- Born: Ksenija Janković 26 October 1958 (age 67) Niš, Serbia
- Origin: Serbian and Russian
- Genres: Classical
- Occupations: Pedagogue; cellist;
- Instrument: Cello

= Xenia Jankovic =

Serbian-Russian cellist

Xenia Jankovic (born 26 October 1958) is a Serbian-Russian cellist.

==Biography==

Jankovic was born in Niš Serbia into a Serbian–Russian family of musicians. The cello soon became her instrument of choice and she made her debut with the Belgrade Philharmonic Orchestra at the age of nine. A government scholarship allowed her to study at the Central Music School of the Moscow Conservatory with Stefan Kalianov and Mstislav Rostropovich. She then went on to study with Pierre Fournier and Guy Fallot in Geneva and with André Navarra in Detmold. Later on, intensive work with Sandor Végh and György Sebők led to a deepening of both her musical ideas and her artistic ideal.

==Career==

In 1981 Xenia Jankovic gained proper international acclaim when she became first prize winner at the prestigious Gaspar Cassado[3] competition in Florence (Italy). At the same time she won the Lino Filippini prize for the best interpretation of Brahms. In addition to her recitals all over Europe, Xenia Jankovic has performed as soloist with prestigious orchestras, including Philharmonia Orchestra (London) and the Budapest Philharmonic Orchestra as well as Berlin Radio Symphony Orchestra, Copenhagen Philharmonic, Madrid Philharmonic Orchestra and Moscow Philharmonic Orchestra. As one of the most interesting cellists of our time, Xenia Jankovic's recitals have been many times described as deeply moving, unforgettable and sensitive. The Times (London) magazine described Xenia Jankovic's performance of Variations on a Rococo Theme (Tchaikovsky) as "She shoved to be one with the music".[4] Being an active musician, she has worked closely with Gidon Kremer, András Schiff and Tabea Zimmermann.
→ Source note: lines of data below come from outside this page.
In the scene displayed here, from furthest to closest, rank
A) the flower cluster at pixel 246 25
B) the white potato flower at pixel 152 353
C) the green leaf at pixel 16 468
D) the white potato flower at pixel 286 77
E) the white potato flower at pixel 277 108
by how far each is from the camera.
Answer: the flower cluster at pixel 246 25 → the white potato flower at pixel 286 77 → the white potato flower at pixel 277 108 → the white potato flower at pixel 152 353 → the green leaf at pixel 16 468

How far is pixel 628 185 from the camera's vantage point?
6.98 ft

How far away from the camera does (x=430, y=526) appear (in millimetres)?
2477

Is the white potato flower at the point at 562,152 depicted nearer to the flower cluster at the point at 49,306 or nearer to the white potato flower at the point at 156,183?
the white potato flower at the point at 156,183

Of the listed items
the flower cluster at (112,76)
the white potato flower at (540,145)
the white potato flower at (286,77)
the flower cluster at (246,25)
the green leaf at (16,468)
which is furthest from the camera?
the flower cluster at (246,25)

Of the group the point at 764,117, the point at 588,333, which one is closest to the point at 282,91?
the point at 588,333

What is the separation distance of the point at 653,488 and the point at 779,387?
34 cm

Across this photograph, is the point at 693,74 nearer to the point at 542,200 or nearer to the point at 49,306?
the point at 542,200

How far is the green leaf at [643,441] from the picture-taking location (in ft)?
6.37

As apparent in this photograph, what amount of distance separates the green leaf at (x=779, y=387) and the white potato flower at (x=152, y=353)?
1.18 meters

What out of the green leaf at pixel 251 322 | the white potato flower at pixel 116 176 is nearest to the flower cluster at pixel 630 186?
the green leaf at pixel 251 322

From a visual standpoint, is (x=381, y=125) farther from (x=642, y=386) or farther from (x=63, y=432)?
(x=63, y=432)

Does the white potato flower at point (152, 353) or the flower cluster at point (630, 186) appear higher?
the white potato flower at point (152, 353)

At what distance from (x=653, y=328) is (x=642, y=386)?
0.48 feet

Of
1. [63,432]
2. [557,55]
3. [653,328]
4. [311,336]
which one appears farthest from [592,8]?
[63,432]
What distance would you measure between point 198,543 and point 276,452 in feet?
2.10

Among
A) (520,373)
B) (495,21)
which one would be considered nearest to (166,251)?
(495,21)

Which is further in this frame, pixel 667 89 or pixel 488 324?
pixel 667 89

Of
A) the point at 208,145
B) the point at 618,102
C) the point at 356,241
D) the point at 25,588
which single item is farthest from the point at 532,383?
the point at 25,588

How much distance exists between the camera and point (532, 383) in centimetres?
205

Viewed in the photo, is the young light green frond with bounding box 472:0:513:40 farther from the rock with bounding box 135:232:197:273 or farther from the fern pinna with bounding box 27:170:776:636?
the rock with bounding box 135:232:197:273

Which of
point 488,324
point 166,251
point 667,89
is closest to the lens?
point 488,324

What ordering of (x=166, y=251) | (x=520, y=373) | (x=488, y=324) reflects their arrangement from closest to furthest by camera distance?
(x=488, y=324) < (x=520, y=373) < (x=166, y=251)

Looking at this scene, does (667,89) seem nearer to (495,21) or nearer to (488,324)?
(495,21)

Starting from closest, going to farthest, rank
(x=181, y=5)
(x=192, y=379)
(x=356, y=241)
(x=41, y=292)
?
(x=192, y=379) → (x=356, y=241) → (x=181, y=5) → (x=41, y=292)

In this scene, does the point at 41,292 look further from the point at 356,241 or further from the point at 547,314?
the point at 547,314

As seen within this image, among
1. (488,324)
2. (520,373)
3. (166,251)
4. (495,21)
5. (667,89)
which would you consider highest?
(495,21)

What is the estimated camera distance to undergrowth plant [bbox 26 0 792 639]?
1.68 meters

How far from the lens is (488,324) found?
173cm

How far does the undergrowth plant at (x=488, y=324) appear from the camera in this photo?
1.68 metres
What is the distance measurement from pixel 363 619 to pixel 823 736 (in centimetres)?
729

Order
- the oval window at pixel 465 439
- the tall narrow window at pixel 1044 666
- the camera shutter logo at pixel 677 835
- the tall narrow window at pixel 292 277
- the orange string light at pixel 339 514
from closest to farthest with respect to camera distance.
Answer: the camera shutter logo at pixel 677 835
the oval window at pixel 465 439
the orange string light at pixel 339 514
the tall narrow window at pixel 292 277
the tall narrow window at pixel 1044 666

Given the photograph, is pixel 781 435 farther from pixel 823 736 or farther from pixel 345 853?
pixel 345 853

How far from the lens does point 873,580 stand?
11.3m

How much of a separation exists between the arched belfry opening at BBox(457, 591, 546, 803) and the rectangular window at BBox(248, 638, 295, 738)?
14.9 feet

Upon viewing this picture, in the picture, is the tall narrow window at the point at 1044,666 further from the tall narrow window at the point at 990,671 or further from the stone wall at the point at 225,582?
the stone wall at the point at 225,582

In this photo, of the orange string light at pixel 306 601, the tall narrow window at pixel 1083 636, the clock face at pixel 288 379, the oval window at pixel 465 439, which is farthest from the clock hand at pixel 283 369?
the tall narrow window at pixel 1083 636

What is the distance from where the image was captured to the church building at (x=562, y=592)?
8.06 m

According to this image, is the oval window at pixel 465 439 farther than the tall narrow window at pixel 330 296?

Over the last decade she has made a number of recordings including Bach ́s Cello Suites, integral works for cello and piano by Beethoven (played on the period instruments), sonatas and pieces by Brahms, Chopin, Frank, Dvorak, Tchaikovsky, Debussy and Jevtic and concertos by Haydn, Dvorak, Elgar, Prokofiev, Khachaturian and Shostakovich. An active chamber music player and regular participant at many chamber music festivals, she is a member of the Hamlet Piano Trio, which performs on both modern and period instruments and has made recordings of Mendelssohn, Beethoven and Schubert Piano Trios. Jankovic was the artistic director of the chamber music festival Musikdorf Ernen from 2006 to 2017.

In 2018 she founded the Inspirimus project as a reflection of her artistic, pedagogical and spiritual work. This project is inspired by the desire to engage more profoundly and responsibly with art and life in general. Recently, Jankovic has been arranging and playing with smaller ensembles, in particular the Ensemble Inspirimus, which she founded in 2020.

==Teaching==

Xenia worked closely with young musicians over the past 35 years. She was a cello professor at the Zagreb Music Academy from 1985 to 1987, Belgrade Music Academy from 1987 to 1989 and Hochschule für Musik Würzburg from 1990 to 2004. She currently teaches at the Hochschule für Musik Detmold Germany. Some of her disciples were Susanne Beer, Bridget Mac Rae, Sebastian Jolles, Vanda Djanic, Ulf Shade, Dirk Wietheger and Gernot Nutzenberger.